Text segment:
....
First of all, Welcome to my profile! I love to talk to you guys and read comments, so feel free to do whatever you feel like! I love you guys so so much. Thank you for visiting! :)
Before we start, I just wanted you guys to know that I will always be here for you to talk to! Feel free to PM me, add me, comment, do whatever you want...ok? Thank you for visiting.
Well, I think I'm going to tell you what I like, so that you know if you want to continue to read on or just click on something else just in the TaylorConnect section of the site..the forum or something:
Here are 13 facts about me...I hate talking about myself, but...here they are:
1. I love art, because it's a wonderful way to be able to express yourself in and it helps me a lot when I'm angry. I just paint, draw or play some music.
2. I am scared of dogs and cats...long story.
3. I am obssessed with this site...:)
4. I love Twitter more than Facebook.
5. I love jewelries and accessories and stuff.
6. I hate being scared.
7. I LOVE to bake and cook. I'm the kinda girl who makes herself steak with mashed potatoes and some kind of soup or pasta or anything when she's alone at home....I'm just a seafood and steak lover....
8. I love to put some nail polish on, but not the flshy ones, but more like the pink/ sparkly or white ones.
9. I love hair tutorials.
10. When I look at someone or something, I always make an image of how I can draw them on a sheet of paper...all the time...like howthe lines would be like and stuff...
11. I love to sing (used to be in a lot of choirs and do tours and stuff, but...stopped.)
12. I have a guitar in my room, but haven'T got the chance to learn how to play it yet.
13. My favorite season is December.
....
Work to complete:
1. In the profile, what does the writer do when angry?
2. Quote the section of the profile that opens with the words containing "Before we start, I" and closes with "and cats...long story.".
The lines that come next have no part in this.

Recorded data:
....
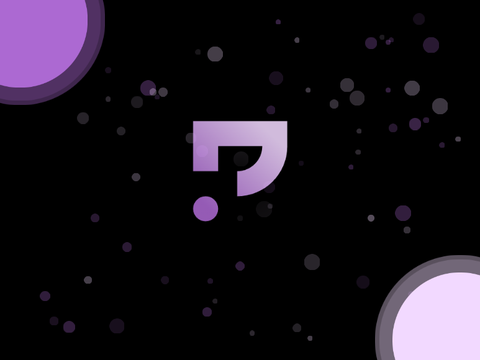 -Purplez- || Intro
....
Responses by item number:
1. Paints, draws, or plays some music.

2.
Before we start, I just wanted you guys to know that I will always be here for you to talk to! Feel free to PM me, add me, comment, do whatever you want...ok? Thank you for visiting.
Well, I think I'm going to tell you what I like, so that you know if you want to continue to read on or just click on something else just in the TaylorConnect section of the site..the forum or something:
Here are 13 facts about me...I hate talking about myself, but...here they are:
1. I love art, because it's a wonderful way to be able to express yourself in and it helps me a lot when I'm angry. I just paint, draw or play some music.
2. I am scared of dogs and cats...long story.